▸ **EXERCISE GOAL**
Convert everything from the line containing "Examining this captured" down to the line containing "8.60 metres" into a Markdown table with the columns Row and Text, giving each line its own numbered row and leaving out blank lines.

▸ **MATERIAL PROVIDED**
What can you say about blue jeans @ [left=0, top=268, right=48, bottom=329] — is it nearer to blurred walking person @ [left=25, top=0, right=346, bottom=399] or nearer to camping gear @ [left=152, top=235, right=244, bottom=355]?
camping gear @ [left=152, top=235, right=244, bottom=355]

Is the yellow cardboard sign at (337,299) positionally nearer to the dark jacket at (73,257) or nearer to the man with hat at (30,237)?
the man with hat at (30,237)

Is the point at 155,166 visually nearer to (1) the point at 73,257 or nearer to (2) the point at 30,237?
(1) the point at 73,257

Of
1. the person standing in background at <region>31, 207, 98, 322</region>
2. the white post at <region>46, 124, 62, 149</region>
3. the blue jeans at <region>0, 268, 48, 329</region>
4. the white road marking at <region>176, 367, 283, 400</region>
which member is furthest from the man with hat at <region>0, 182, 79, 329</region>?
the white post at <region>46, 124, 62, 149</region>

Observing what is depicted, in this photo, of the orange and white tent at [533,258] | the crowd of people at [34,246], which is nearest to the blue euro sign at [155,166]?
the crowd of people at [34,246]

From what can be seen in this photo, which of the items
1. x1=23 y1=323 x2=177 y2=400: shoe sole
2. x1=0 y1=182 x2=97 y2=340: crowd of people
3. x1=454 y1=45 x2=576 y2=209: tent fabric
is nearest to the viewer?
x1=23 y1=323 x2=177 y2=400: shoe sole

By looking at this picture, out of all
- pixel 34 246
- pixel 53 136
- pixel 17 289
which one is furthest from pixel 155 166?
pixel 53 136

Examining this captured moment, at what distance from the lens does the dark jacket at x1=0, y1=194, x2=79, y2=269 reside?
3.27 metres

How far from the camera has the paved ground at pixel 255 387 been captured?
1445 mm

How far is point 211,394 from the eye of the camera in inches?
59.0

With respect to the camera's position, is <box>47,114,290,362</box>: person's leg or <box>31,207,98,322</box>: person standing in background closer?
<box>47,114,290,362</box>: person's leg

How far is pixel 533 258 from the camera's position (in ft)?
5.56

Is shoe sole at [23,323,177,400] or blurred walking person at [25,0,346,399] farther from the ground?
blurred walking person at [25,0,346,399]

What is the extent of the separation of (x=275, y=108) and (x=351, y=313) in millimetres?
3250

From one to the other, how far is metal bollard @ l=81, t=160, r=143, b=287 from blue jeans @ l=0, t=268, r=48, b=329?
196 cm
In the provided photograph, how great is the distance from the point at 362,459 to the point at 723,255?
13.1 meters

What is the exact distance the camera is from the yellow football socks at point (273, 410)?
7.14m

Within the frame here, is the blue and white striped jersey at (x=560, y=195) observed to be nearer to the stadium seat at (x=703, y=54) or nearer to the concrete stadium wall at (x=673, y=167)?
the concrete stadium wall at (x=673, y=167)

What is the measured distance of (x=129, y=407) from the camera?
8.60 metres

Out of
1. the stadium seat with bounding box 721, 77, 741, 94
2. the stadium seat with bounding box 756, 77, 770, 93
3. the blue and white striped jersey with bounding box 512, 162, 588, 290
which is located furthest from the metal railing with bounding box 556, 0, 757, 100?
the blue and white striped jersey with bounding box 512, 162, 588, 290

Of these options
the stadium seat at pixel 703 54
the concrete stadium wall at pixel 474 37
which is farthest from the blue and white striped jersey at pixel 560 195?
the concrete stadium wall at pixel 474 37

▸ **ANSWER TO THE EXERCISE**
| Row | Text |
|---|---|
| 1 | Examining this captured moment, at what distance from the lens does the dark jacket at x1=0, y1=194, x2=79, y2=269 reside? |
| 2 | 3.27 metres |
| 3 | How far from the camera has the paved ground at pixel 255 387 been captured? |
| 4 | 1445 mm |
| 5 | How far is point 211,394 from the eye of the camera in inches? |
| 6 | 59.0 |
| 7 | With respect to the camera's position, is <box>47,114,290,362</box>: person's leg or <box>31,207,98,322</box>: person standing in background closer? |
| 8 | <box>47,114,290,362</box>: person's leg |
| 9 | How far is pixel 533 258 from the camera's position (in ft)? |
| 10 | 5.56 |
| 11 | Is shoe sole at [23,323,177,400] or blurred walking person at [25,0,346,399] farther from the ground? |
| 12 | blurred walking person at [25,0,346,399] |
| 13 | What is the extent of the separation of (x=275, y=108) and (x=351, y=313) in millimetres? |
| 14 | 3250 |
| 15 | From one to the other, how far is metal bollard @ l=81, t=160, r=143, b=287 from blue jeans @ l=0, t=268, r=48, b=329? |
| 16 | 196 cm |
| 17 | In the provided photograph, how great is the distance from the point at 362,459 to the point at 723,255? |
| 18 | 13.1 meters |
| 19 | What is the exact distance the camera is from the yellow football socks at point (273, 410)? |
| 20 | 7.14m |
| 21 | Within the frame here, is the blue and white striped jersey at (x=560, y=195) observed to be nearer to the stadium seat at (x=703, y=54) or nearer to the concrete stadium wall at (x=673, y=167)? |
| 22 | the concrete stadium wall at (x=673, y=167) |
| 23 | What is the measured distance of (x=129, y=407) from the camera? |
| 24 | 8.60 metres |